Source material START

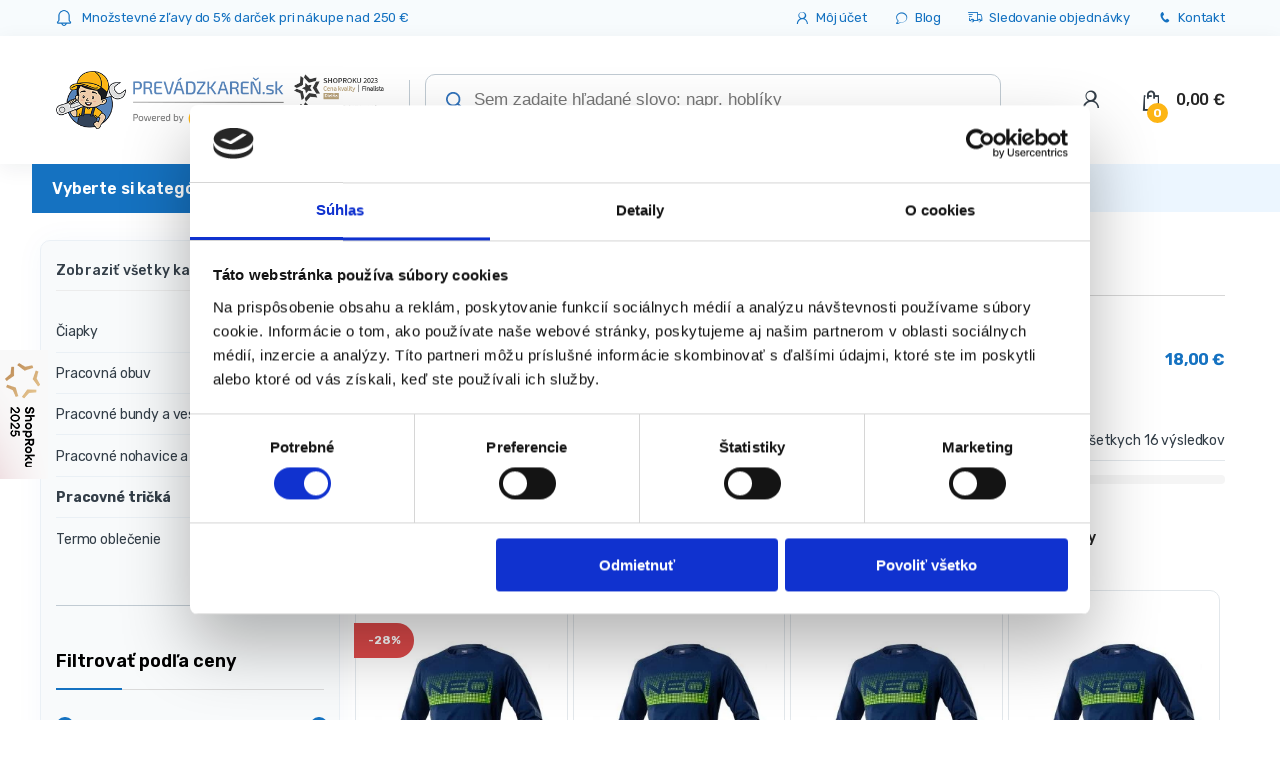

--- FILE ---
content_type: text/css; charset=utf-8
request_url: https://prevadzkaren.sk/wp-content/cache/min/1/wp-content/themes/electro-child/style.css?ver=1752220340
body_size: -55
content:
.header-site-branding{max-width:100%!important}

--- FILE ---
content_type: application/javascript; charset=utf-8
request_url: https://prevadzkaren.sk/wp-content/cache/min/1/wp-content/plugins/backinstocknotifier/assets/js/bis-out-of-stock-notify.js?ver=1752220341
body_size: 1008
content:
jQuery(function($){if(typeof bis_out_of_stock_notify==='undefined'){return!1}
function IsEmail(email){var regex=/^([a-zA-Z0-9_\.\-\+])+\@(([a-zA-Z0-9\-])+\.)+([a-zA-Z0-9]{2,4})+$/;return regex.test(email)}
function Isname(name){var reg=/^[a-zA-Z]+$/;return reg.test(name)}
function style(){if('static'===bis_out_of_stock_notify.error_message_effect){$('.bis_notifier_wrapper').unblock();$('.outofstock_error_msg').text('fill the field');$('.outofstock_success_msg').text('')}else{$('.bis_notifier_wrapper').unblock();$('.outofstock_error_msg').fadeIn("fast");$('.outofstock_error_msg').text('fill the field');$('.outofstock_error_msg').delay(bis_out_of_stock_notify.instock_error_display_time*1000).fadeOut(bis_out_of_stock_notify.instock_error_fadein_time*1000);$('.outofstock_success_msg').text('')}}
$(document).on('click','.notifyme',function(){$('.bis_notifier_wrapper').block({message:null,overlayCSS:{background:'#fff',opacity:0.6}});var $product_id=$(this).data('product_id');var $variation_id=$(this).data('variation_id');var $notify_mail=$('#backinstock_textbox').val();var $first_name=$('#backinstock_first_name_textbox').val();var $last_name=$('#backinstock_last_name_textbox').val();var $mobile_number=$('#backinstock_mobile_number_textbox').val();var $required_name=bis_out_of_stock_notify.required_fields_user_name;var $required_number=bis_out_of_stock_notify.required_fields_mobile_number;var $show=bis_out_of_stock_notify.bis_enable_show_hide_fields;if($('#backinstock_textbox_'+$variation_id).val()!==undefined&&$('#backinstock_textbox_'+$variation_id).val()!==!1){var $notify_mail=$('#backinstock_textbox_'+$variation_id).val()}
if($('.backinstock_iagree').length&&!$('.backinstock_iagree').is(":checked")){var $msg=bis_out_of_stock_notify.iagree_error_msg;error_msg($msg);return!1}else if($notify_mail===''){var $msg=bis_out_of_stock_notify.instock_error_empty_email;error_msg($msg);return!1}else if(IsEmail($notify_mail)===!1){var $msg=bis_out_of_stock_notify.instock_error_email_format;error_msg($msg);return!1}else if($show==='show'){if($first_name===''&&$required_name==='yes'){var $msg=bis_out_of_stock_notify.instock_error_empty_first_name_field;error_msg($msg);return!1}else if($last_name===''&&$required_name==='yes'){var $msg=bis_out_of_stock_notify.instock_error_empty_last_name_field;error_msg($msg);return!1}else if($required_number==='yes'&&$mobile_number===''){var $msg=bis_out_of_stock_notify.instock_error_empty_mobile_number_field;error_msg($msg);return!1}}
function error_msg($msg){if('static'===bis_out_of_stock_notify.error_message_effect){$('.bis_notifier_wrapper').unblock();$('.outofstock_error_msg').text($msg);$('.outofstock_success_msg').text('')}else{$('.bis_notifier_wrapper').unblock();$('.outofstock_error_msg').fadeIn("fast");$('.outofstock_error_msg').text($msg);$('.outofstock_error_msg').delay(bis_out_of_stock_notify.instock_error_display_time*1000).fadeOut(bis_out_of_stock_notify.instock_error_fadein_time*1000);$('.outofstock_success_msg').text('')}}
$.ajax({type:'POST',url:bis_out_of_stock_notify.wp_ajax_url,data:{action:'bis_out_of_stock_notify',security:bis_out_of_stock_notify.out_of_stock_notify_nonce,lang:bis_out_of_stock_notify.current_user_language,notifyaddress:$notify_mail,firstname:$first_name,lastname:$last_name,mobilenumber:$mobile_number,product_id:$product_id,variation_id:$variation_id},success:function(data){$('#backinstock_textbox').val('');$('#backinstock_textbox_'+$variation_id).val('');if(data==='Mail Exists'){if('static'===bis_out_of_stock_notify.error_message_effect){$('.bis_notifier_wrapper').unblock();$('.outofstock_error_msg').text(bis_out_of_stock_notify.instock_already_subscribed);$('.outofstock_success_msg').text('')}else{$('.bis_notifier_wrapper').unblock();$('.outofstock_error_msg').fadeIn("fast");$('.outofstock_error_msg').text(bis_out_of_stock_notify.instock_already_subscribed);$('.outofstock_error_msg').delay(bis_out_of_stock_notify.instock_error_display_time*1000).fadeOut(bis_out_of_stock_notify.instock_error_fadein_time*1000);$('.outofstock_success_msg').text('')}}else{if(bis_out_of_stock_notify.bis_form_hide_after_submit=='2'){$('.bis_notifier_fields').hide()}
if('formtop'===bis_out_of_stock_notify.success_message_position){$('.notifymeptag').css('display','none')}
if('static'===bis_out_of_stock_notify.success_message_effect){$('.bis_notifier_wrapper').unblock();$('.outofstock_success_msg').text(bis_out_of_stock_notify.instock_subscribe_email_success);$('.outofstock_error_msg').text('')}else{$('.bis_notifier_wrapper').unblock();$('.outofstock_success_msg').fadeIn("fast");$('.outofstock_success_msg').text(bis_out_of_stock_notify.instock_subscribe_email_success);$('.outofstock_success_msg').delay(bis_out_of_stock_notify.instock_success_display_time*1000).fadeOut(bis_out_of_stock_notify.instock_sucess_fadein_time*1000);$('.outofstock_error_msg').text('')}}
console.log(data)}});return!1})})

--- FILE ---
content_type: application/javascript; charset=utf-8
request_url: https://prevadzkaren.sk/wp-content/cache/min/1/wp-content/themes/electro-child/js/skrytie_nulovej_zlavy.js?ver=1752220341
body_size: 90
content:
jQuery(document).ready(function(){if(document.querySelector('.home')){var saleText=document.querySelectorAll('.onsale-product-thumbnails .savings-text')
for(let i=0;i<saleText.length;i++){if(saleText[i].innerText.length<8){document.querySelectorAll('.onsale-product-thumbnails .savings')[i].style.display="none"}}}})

Source material END

• Work instruction: Every record, from top to bottom, gets written out exactly; no picture goes into the copy.

• Answer:
--- FILE ---
content_type: text/css; charset=utf-8
request_url: https://prevadzkaren.sk/wp-content/cache/min/1/wp-content/themes/electro-child/style.css?ver=1752220340
body_size: -55
content:
.header-site-branding{max-width:100%!important}

--- FILE ---
content_type: application/javascript; charset=utf-8
request_url: https://prevadzkaren.sk/wp-content/cache/min/1/wp-content/plugins/backinstocknotifier/assets/js/bis-out-of-stock-notify.js?ver=1752220341
body_size: 1008
content:
jQuery(function($){if(typeof bis_out_of_stock_notify==='undefined'){return!1}
function IsEmail(email){var regex=/^([a-zA-Z0-9_\.\-\+])+\@(([a-zA-Z0-9\-])+\.)+([a-zA-Z0-9]{2,4})+$/;return regex.test(email)}
function Isname(name){var reg=/^[a-zA-Z]+$/;return reg.test(name)}
function style(){if('static'===bis_out_of_stock_notify.error_message_effect){$('.bis_notifier_wrapper').unblock();$('.outofstock_error_msg').text('fill the field');$('.outofstock_success_msg').text('')}else{$('.bis_notifier_wrapper').unblock();$('.outofstock_error_msg').fadeIn("fast");$('.outofstock_error_msg').text('fill the field');$('.outofstock_error_msg').delay(bis_out_of_stock_notify.instock_error_display_time*1000).fadeOut(bis_out_of_stock_notify.instock_error_fadein_time*1000);$('.outofstock_success_msg').text('')}}
$(document).on('click','.notifyme',function(){$('.bis_notifier_wrapper').block({message:null,overlayCSS:{background:'#fff',opacity:0.6}});var $product_id=$(this).data('product_id');var $variation_id=$(this).data('variation_id');var $notify_mail=$('#backinstock_textbox').val();var $first_name=$('#backinstock_first_name_textbox').val();var $last_name=$('#backinstock_last_name_textbox').val();var $mobile_number=$('#backinstock_mobile_number_textbox').val();var $required_name=bis_out_of_stock_notify.required_fields_user_name;var $required_number=bis_out_of_stock_notify.required_fields_mobile_number;var $show=bis_out_of_stock_notify.bis_enable_show_hide_fields;if($('#backinstock_textbox_'+$variation_id).val()!==undefined&&$('#backinstock_textbox_'+$variation_id).val()!==!1){var $notify_mail=$('#backinstock_textbox_'+$variation_id).val()}
if($('.backinstock_iagree').length&&!$('.backinstock_iagree').is(":checked")){var $msg=bis_out_of_stock_notify.iagree_error_msg;error_msg($msg);return!1}else if($notify_mail===''){var $msg=bis_out_of_stock_notify.instock_error_empty_email;error_msg($msg);return!1}else if(IsEmail($notify_mail)===!1){var $msg=bis_out_of_stock_notify.instock_error_email_format;error_msg($msg);return!1}else if($show==='show'){if($first_name===''&&$required_name==='yes'){var $msg=bis_out_of_stock_notify.instock_error_empty_first_name_field;error_msg($msg);return!1}else if($last_name===''&&$required_name==='yes'){var $msg=bis_out_of_stock_notify.instock_error_empty_last_name_field;error_msg($msg);return!1}else if($required_number==='yes'&&$mobile_number===''){var $msg=bis_out_of_stock_notify.instock_error_empty_mobile_number_field;error_msg($msg);return!1}}
function error_msg($msg){if('static'===bis_out_of_stock_notify.error_message_effect){$('.bis_notifier_wrapper').unblock();$('.outofstock_error_msg').text($msg);$('.outofstock_success_msg').text('')}else{$('.bis_notifier_wrapper').unblock();$('.outofstock_error_msg').fadeIn("fast");$('.outofstock_error_msg').text($msg);$('.outofstock_error_msg').delay(bis_out_of_stock_notify.instock_error_display_time*1000).fadeOut(bis_out_of_stock_notify.instock_error_fadein_time*1000);$('.outofstock_success_msg').text('')}}
$.ajax({type:'POST',url:bis_out_of_stock_notify.wp_ajax_url,data:{action:'bis_out_of_stock_notify',security:bis_out_of_stock_notify.out_of_stock_notify_nonce,lang:bis_out_of_stock_notify.current_user_language,notifyaddress:$notify_mail,firstname:$first_name,lastname:$last_name,mobilenumber:$mobile_number,product_id:$product_id,variation_id:$variation_id},success:function(data){$('#backinstock_textbox').val('');$('#backinstock_textbox_'+$variation_id).val('');if(data==='Mail Exists'){if('static'===bis_out_of_stock_notify.error_message_effect){$('.bis_notifier_wrapper').unblock();$('.outofstock_error_msg').text(bis_out_of_stock_notify.instock_already_subscribed);$('.outofstock_success_msg').text('')}else{$('.bis_notifier_wrapper').unblock();$('.outofstock_error_msg').fadeIn("fast");$('.outofstock_error_msg').text(bis_out_of_stock_notify.instock_already_subscribed);$('.outofstock_error_msg').delay(bis_out_of_stock_notify.instock_error_display_time*1000).fadeOut(bis_out_of_stock_notify.instock_error_fadein_time*1000);$('.outofstock_success_msg').text('')}}else{if(bis_out_of_stock_notify.bis_form_hide_after_submit=='2'){$('.bis_notifier_fields').hide()}
if('formtop'===bis_out_of_stock_notify.success_message_position){$('.notifymeptag').css('display','none')}
if('static'===bis_out_of_stock_notify.success_message_effect){$('.bis_notifier_wrapper').unblock();$('.outofstock_success_msg').text(bis_out_of_stock_notify.instock_subscribe_email_success);$('.outofstock_error_msg').text('')}else{$('.bis_notifier_wrapper').unblock();$('.outofstock_success_msg').fadeIn("fast");$('.outofstock_success_msg').text(bis_out_of_stock_notify.instock_subscribe_email_success);$('.outofstock_success_msg').delay(bis_out_of_stock_notify.instock_success_display_time*1000).fadeOut(bis_out_of_stock_notify.instock_sucess_fadein_time*1000);$('.outofstock_error_msg').text('')}}
console.log(data)}});return!1})})

--- FILE ---
content_type: application/javascript; charset=utf-8
request_url: https://prevadzkaren.sk/wp-content/cache/min/1/wp-content/themes/electro-child/js/skrytie_nulovej_zlavy.js?ver=1752220341
body_size: 90
content:
jQuery(document).ready(function(){if(document.querySelector('.home')){var saleText=document.querySelectorAll('.onsale-product-thumbnails .savings-text')
for(let i=0;i<saleText.length;i++){if(saleText[i].innerText.length<8){document.querySelectorAll('.onsale-product-thumbnails .savings')[i].style.display="none"}}}})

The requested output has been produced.